Friday, July 15, 2011

The Demoralization of Unemployment

I moved to Colorado in September of last year.  I began the process of getting certified to teach in Colorado in March of 2010, as soon as I knew for sure that we were moving.  I finally obtained all the materials I needed for the complicated application process and submitted my application in May of 2010.  Even though I submitted the application well in advance of the school year, the process of certification in Colorado is so slow that it was only in December that I finally received my teaching certificate - and then it was only for one of the areas that I had been previously certified to teach in Alaska.  So, I had to begin again the lengthy process to get additional endorsements added to my certificate.

Meanwhile, the deadline had passed for most of the school districts in the local area to hire substitute teachers for the year.  Thus, I have been unemployed for over a year now.  At my age, this is simply no longer trivial.  I am 61 and people doing the hiring don't want someone this old.  They don't want someone with as much education as I have (too expensive) and all of my experience, unfortunately always seems to be in the wrong areas.

I am finally hired to sub in at least two local school districts, so I will be working some (I hope) in the fall.  But meanwhile, I have learned what being unemployed does to someone's self esteem.  In spite of a number of significant accomplishments over the years, in spite of really good recommendations from people I have worked with and for, in spite of knowing that I am smart and capable, it feels pretty terrible to be looking for jobs and not getting any.  Fortunately, my husband has good jobs and plenty of work, so I am not hurting financially.  It is only my ego that is suffering.

Friends of mine who are near my age have retired and I guess I could to.  But I WANT to work.  I feel like I still have a lot to offer, if only someone would let me offer it.

All this is a long way of saying that I am getting closer to imagining how difficult it is for someone whose family really NEEDS the income from a wage-earner, but who cannot get a job.  It is discouraging to apply for job after job after job and get little or no response.  People tell me that they have 100 applicants for this job or 300 applicants for that job.  But each time you apply and get nothing back, it is another blow to your self esteem.  How can you even get it together to tout your accomplishments if you do get that precious job interview?  After so many months of discouragements, I can hardly even remember the significant things I have done.

I will be OK, but I feel bad for many people who really won't be.


  1. Hi Laura,

    Another aspect of being unemployed is that your family will start to see you differently and treat you differently even though you are still the very highly qualified and talented person you've always been.

    If one more person "insists" that they pay for my lunch I will puke it up on their feet. I hate the arguments that go with it and my mother is doing the same thing.

    Today I received an email from my sister who "announced to the family" that she was going on holiday and brother "M" was going to be the communicator for Mom's health and change in living situation until she returns."

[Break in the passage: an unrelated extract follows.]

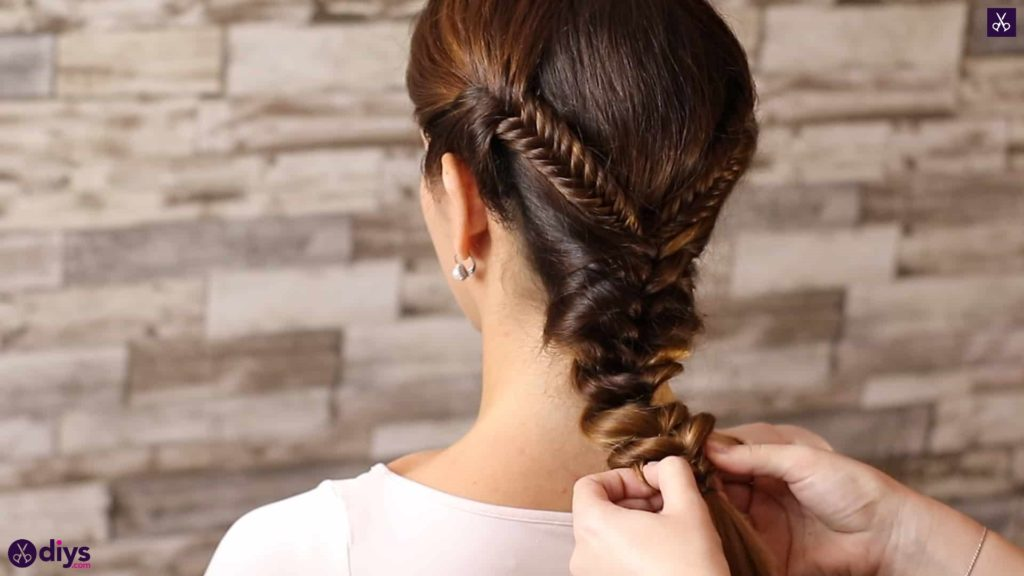 Romantic prom hairstyle tutorial step 5a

    I've been with my Mom for 5 winters while she travelled to a warmer climate in Canada. I moved her in and moved her out of the city she visited and spent all 5 months with her each year. I know her well, travelled with her while she was able to travel and became very acquainted and have spent so much time together. So now I moved back to the city she is living in as she can no longer travel in the winter.

    No where in this email I received today did it say, "call Me" if there is any information you need to pass on to the the other siblings. Nothing!

    It's like I don't even exist because I'm on the 'dole'.

    Instead sister asked brother x to be looking after her finances and the other brother x to be the communicator and daughter x to be overseeing all health matters and then upon her return she will be the chief at least that's what the email communicates.

    I don't even exist and sister x does not even acknowledge my very special relation with Mom because I am not rich like her and don't have a job so no income.

    The demoratization of the unemployed is being felt by many people in their 50s and 60s who are looking for work in a country where discrimination in the workpalce and the family is rampant.

    It's a sad day today for me to realize that my siblings are caught up in the 'judgement society' where you are what your income is and 'what you do' for a living in order to have a place in the family decisions and in particluar Mom's life during her last days.

    Thanks for listening,
    unemployed and demoralized by my family

  2. Most of my working life, I have fought the stigma of making much less than one of my siblings. He was employed in the military-industrial complex and frequently said that I knew nothing about the "real world" because I chose to work in education and academia.

    I am now working as a substitute teacher and consider myself a very good one, but it is a pretty thankless job. It is hard work, with little respect from anyone. (Most people's thought: "she must not be any good if she can't even get a full time teaching job.") And, I only work about 3 or 4 days of the week. Even if I worked every day for a full school year, that would only be $95 per day X 180 school days = $17,100. Since I work between 3 and 4 days a week, usually, that would be around $12,000. Humiliating.

    It is a shame that you have become invisible to your family. It is almost like having some strange, and possibly contagious disease. People don't want to associate with you. I hope you get through this phase of your life and come out stronger. I think it has made me more empathetic with the poor and unemployed.